先日、お客様のHPリニューアル案件を通して新しい音楽に出逢うことが出来ました。ドビュッシーの月の光という曲です。お客様からのご要望の中に、サイトを閲覧した時にその曲を再生したいというものがあり、サイトに実装した時に初めて耳にしました。それがまた極めて美しい曲で、心の中のどこかと共鳴しているような感情に変えてくれるのです。曲を聴いて僕に見えてきた景色は、夜の月の光ではなく、昼間の病室でした。
天井が高い病室で、初夏の暖かい晴天の日に、病室の窓からそよ風と一緒に日差しが入っている。空は雲ひとつない青空。部屋の階は1階ではなく2階。地面から力強く伸びている桜の木の枝が窓を覗き、風になびく木の葉が太陽をキラキラさせて、この世に生まれてきた喜びを感じると同時に、完治しない病との闘病に嫌気が差しているようなジレンマが。午前中に見舞いに来た家族と友人も去り、昼食も終えた13時頃、孤独に静寂を感じている。このまま生きていけるのだろうか。今のなす美しいひと時と裏腹に、生死をさまよう苦しみの発作がいつ来てもおかしくない。希望はあるように見えるが、心底救いの手はないことは分かっている。だから全てを手放すしかない。一瞬一瞬が創りだす美しさを、初めて感じられた午後だったのです。

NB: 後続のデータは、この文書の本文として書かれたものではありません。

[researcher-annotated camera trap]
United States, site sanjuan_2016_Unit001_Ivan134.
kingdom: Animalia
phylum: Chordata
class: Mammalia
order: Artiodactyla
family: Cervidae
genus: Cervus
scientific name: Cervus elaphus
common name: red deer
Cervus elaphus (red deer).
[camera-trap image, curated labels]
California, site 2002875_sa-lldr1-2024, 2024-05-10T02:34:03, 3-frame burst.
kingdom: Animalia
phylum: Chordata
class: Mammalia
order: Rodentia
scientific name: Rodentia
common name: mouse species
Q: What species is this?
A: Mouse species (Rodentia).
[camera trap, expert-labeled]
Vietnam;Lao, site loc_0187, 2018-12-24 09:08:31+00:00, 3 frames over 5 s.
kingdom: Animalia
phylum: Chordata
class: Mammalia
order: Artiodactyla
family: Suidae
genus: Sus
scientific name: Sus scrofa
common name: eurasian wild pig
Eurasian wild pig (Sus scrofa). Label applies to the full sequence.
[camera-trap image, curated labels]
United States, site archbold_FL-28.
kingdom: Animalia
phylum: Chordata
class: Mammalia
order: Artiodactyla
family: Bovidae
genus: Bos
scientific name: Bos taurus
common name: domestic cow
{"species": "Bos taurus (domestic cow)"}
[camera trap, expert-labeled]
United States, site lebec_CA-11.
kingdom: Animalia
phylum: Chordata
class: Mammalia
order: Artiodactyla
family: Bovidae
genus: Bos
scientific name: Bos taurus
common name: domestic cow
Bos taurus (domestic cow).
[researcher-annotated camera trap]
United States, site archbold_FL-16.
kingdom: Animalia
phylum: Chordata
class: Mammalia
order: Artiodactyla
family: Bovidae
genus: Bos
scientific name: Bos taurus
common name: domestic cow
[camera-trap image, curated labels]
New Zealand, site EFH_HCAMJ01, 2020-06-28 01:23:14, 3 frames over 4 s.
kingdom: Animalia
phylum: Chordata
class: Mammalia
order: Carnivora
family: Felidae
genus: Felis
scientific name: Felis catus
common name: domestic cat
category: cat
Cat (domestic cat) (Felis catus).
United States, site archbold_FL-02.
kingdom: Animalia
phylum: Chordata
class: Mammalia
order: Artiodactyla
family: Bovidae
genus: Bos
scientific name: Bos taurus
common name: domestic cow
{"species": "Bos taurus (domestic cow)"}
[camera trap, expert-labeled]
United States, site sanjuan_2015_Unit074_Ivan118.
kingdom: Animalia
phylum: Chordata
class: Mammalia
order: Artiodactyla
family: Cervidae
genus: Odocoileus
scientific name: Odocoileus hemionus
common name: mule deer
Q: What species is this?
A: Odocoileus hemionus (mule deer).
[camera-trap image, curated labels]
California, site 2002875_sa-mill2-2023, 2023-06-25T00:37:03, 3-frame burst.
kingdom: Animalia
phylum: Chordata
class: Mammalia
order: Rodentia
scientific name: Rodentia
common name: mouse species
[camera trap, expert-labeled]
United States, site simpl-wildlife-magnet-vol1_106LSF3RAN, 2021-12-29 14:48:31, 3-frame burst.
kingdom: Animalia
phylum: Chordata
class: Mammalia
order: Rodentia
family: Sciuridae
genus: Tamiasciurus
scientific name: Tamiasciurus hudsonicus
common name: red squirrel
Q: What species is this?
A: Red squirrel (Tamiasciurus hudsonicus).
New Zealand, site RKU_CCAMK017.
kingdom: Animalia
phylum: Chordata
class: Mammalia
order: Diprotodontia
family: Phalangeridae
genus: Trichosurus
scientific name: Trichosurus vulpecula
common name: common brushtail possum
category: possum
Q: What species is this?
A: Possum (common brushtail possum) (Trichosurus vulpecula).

そんな感じの景色でしょうか。もちろん僕が体験したものではありません。ドビュッシーの月の光を聴くと、そんな感じのイメージが浮かび上がってくるだけです。中学か高校で見た、アルジャーノンに花束を、というドラマのストーリーの葛藤に、少し似ている感じがします。しかし月の光というタイトルなのに、全くもって夜のイメージが浮かび上がりません。不思議です。いつかまたピアノを手に入れたら、一番に弾きたい曲だと思いました。美しすぎる。さすがクラシック。